Rainfall during the month was as follows: Nov. 14, .25; Nov. 15, 05; Nov. 17, .15; Nov. 18, .40; Nov. 18, .70; Nov. 21, .10; Nov. 22, .15; Nov. 23, .20.
More than a foot of snow is covering the ground in the Marks Creek country east of Prineville, according to reports from the local forestry office. Several inches of snow mantled the summit here and Mitchell the latter part of last week, motorists traveling westward have reported.
75 years ago
November 28, 1946
Hereafter we should say the " Crooked River Grade School" when we are referring to that educational institution located on Fairview Avenue between East Third and East Second streets, just south of the Crook County High School. Yes, the Prineville Grade School has been re-named Crooked River Grade School.

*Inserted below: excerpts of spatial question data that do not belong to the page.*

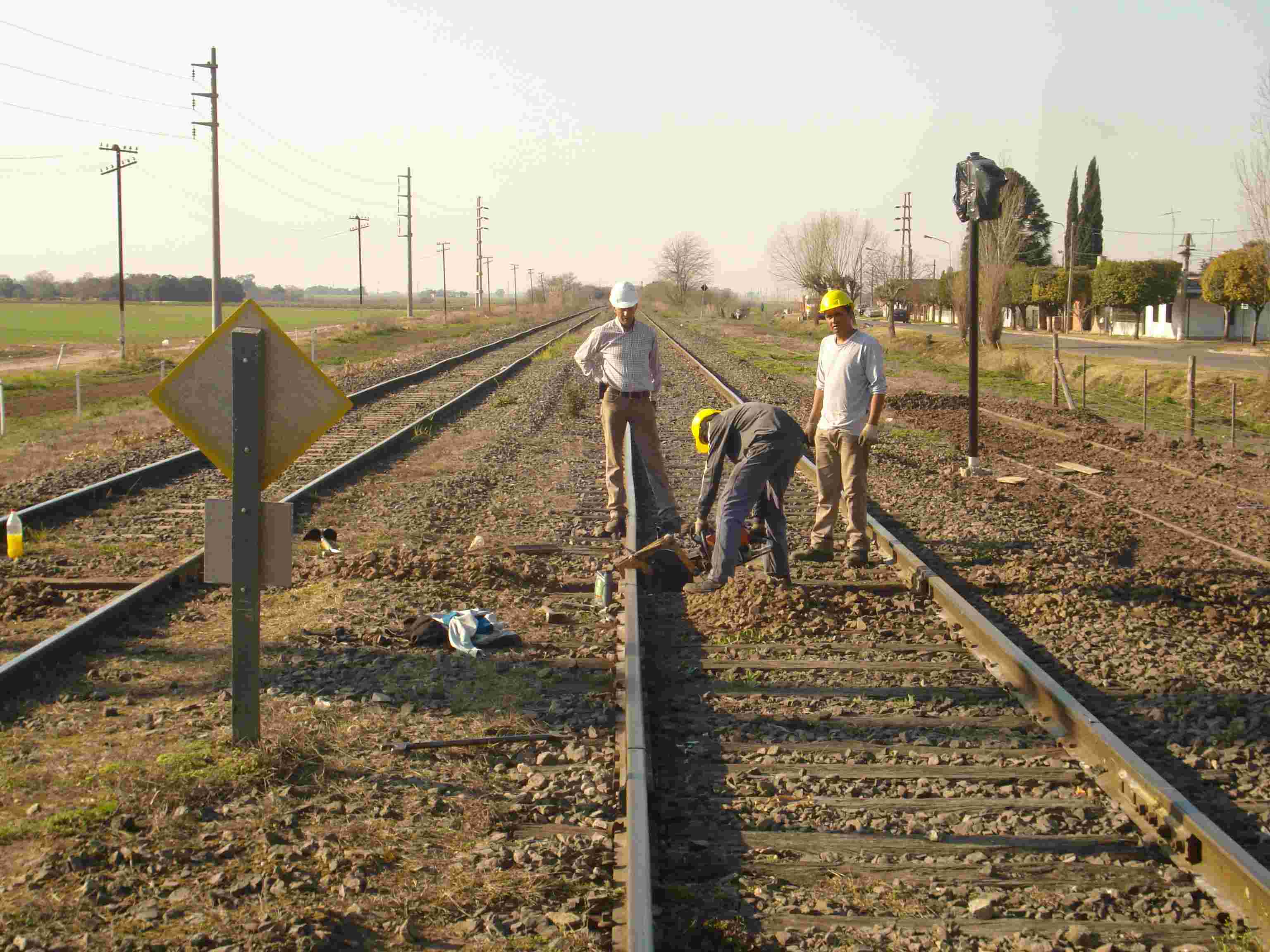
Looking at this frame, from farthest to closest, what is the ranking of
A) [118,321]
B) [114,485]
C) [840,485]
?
[118,321] → [114,485] → [840,485]

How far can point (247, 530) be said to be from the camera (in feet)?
16.7

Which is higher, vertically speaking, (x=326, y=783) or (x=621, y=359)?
(x=621, y=359)

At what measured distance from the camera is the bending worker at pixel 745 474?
25.2 feet

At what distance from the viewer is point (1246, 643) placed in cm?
707

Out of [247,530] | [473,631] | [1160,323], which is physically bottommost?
[473,631]

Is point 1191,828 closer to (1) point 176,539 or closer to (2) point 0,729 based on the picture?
(2) point 0,729

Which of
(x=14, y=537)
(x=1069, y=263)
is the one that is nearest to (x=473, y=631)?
(x=14, y=537)

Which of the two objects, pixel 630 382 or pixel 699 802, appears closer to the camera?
pixel 699 802

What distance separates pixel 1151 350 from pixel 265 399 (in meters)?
46.5

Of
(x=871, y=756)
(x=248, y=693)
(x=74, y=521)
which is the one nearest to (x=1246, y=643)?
(x=871, y=756)

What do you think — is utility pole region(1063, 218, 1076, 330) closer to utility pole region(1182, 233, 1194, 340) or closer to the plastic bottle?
utility pole region(1182, 233, 1194, 340)

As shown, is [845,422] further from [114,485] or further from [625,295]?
[114,485]

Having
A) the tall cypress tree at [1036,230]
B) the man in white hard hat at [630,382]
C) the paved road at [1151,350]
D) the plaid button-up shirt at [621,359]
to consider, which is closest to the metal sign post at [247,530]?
the man in white hard hat at [630,382]

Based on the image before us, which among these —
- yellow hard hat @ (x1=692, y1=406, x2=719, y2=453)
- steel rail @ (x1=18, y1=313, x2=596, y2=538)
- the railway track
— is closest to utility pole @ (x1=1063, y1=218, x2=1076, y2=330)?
steel rail @ (x1=18, y1=313, x2=596, y2=538)
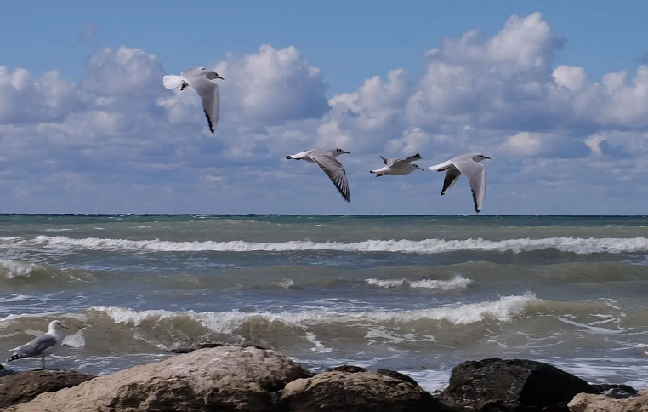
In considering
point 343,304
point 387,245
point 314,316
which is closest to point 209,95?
point 314,316

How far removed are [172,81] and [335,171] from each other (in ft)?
5.15

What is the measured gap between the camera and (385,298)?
13.3 meters

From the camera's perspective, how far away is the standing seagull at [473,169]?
7.32m

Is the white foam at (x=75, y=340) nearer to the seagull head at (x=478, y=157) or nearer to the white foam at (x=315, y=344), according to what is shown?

The students of the grade school submitted a number of suggested new names the choice was made by balloting in the class rooms, after a committee of faculty members had selected three names considered suitable. The three names selected were Fairview, Rim Rock and Crooked River. Among the other names suggested were Pioneer, Roosevelt, Brooklyn, Busy Bee and Longfellow.
Principal Lloyd Lewis of the Crooked River Grade School said that the idea of changing the name of the school first was suggested by County Superintendent C. M. Sly since Prineville now has two grade schools, the one on Fairview and the new Ochoco Grade School on West Third Street. Mr. Lewis reported that the first ballot on the new name was taken on Tuesday. The result was a tie between Crooked River and Rim Rock. To break the tie, the students balloted again on Wednesday on the two names.
50 years ago
November 25, 1971Oil company abandon Dry Hole. Texaco Stops Drilling On Federal Well No. 1. In a move that caught every by surprise, Texaco on Monday said that it had abandoned Federal Well No. 1 Paulina as a dry hole and the exploratory oil well has been plugged with cement.
Monday a spokesman from Texaco refused to elaborate on the company's action other than to confirm that the well has been abandoned and to stress that it was a "dry hole."
Cementing of the hole was to be completed Monday and reports are that the State Department of Geology and the U.S. Geological Survey have worked with Texaco in closing off the hole.
25 years ago
November 25, 1996
There may or may not be a huge Anaconda snake roaming around the Crestview area, but there are lots of boas, pythons and Anacondas in Prineville.
Last weekend, Mark Stevens reported seeing a large snake in the vicinity of his home on Cliffside Lane. Sheriff's deputies responding to the call said they searched under and around the man's mobile home but didn't find anything.
According to the sheriff's report, Stevens said the snake was "greenish in color and had inch-wide red stripes running around it." A local snake expert, Allyn Ballenger, said the description didn't fit any snake he had ever heard of. Plus, "Unless he's found a real warm place, any snake wouldn't make it through our winters. It's too cold." Undersheriff Clyde McLain said Ballenger spent about four hours searching under the Steven's mobile home and the surrounding area but didn't find any evidence of a snake. McLain said this was the first reported sighting in many years. "A previous resident of the area had told people that a snake was missing a couple years ago, though."
Ballenger's hobby is breeding, buying and selling exotic snakes. At the present time he has 12 captive bred snakes, and can name at least 20 people in Central Oregon who raise huge snakes as pets. As far as any of the exotic snakes living in the wilds of Crook County, Ballenger doesn't think that is likely.